Sir, I implore you (Mr. Emerson), give me the aid of your philosophical analysis, to impress the conviction upon the public mind of your nation that the Revolution, to which CONCORD was the preface, is full of a higher destiny—of a destiny broad as the world, broad as humanity itself. Let me entreat you to apply the analytic powers of your penetrating intellect, to disclose the character of the American Revolution, as you disclose the character of self-reliance, of spiritual laws, of intellect, of nature, or of politics. Lend the authority of your judgment to the truth, that the destiny of American revolution is not yet fulfilled; that the task is not yet completed; that to stop half way, is worse than would have been not to stir: repeat those words of deep meaning which once you wrote about the monsters that looked backward, and about the walking with reverted eye, while the voice of the Almighty says, “up and onward for ever more,” while moreover the instinct of your people, which never fails to be right, answered the call of destiny by taking for its motto the word ahead.

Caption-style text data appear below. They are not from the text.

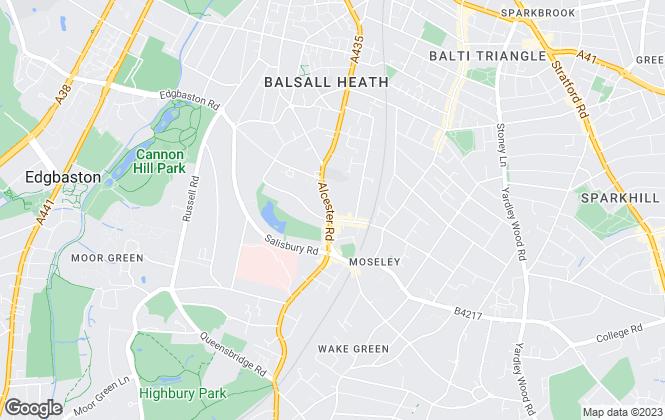 Map for Profectus Estates, Moseley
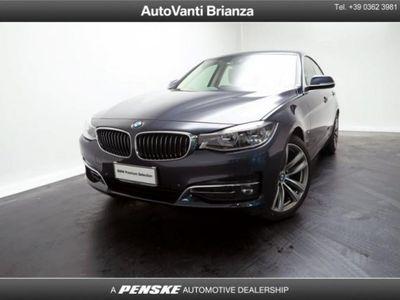 usado BMW 320 Gran Turismo d Luxury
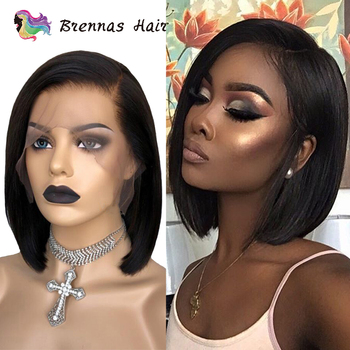 Short bob 13x6 lace wig natural black color side part straight bob lace front wig baby hair human non Remy hair for black women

Indeed, gentlemen, the monuments you raised to the heroic martyrs who fertilized with their hearts’ blood the soil of liberty—these monuments are a fair tribute of well-deserved gratitude, gratifying to the spirits who are hovering around us and honourable to you. Woe to the people which neglect to honour its great and good men; but believe me, gentlemen, those blessed spirits would look down with saddened brows to this free and happy land, if ever they were doomed to see that the happy inheritors of their martyrdom imagined that the destiny to which that martyr blood was consecrated, is accomplished, and its price fully paid in the already achieved results, because the living generation dwells comfortably and makes TWO DOLLARS out of one.

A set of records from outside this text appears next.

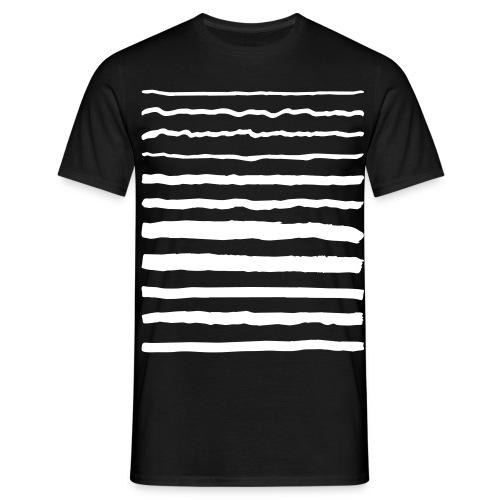 dadaLINIEN 2 - Männer T-Shirt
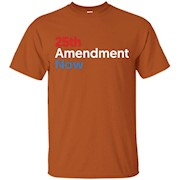 25th Amendment Now T-Shirt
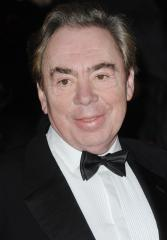 Lloyd Webber wines snapped up at auction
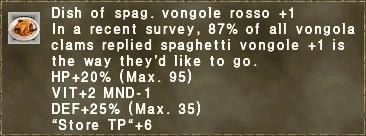 Vongole Rosso Plus 1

No, gentlemen, the stars in the sky have a higher aim than merely to illumine the night-path of some lonely wanderer. The course your nation is called to run, is not yet half performed. Mind the fable of Atalanta: it was a golden apple thrown into her way which made her fall short in her race.
Two things I have met here in these free and mighty United States, which I am at a loss how to make concord. The two things I cannot harmonize are:—First, that all your historians, all your statesmen, all your distinguished orators, who wrote or spoke, characterize it as AN ERA in mankind’s history, destined to change the condition of the world, upon which it will rain an everflowing influence. And secondly, in contradiction to this universally adopted creed, I have met in many quarters a propensity to believe that it is conservative wisdom not to take any active part in the regulation of the outward world.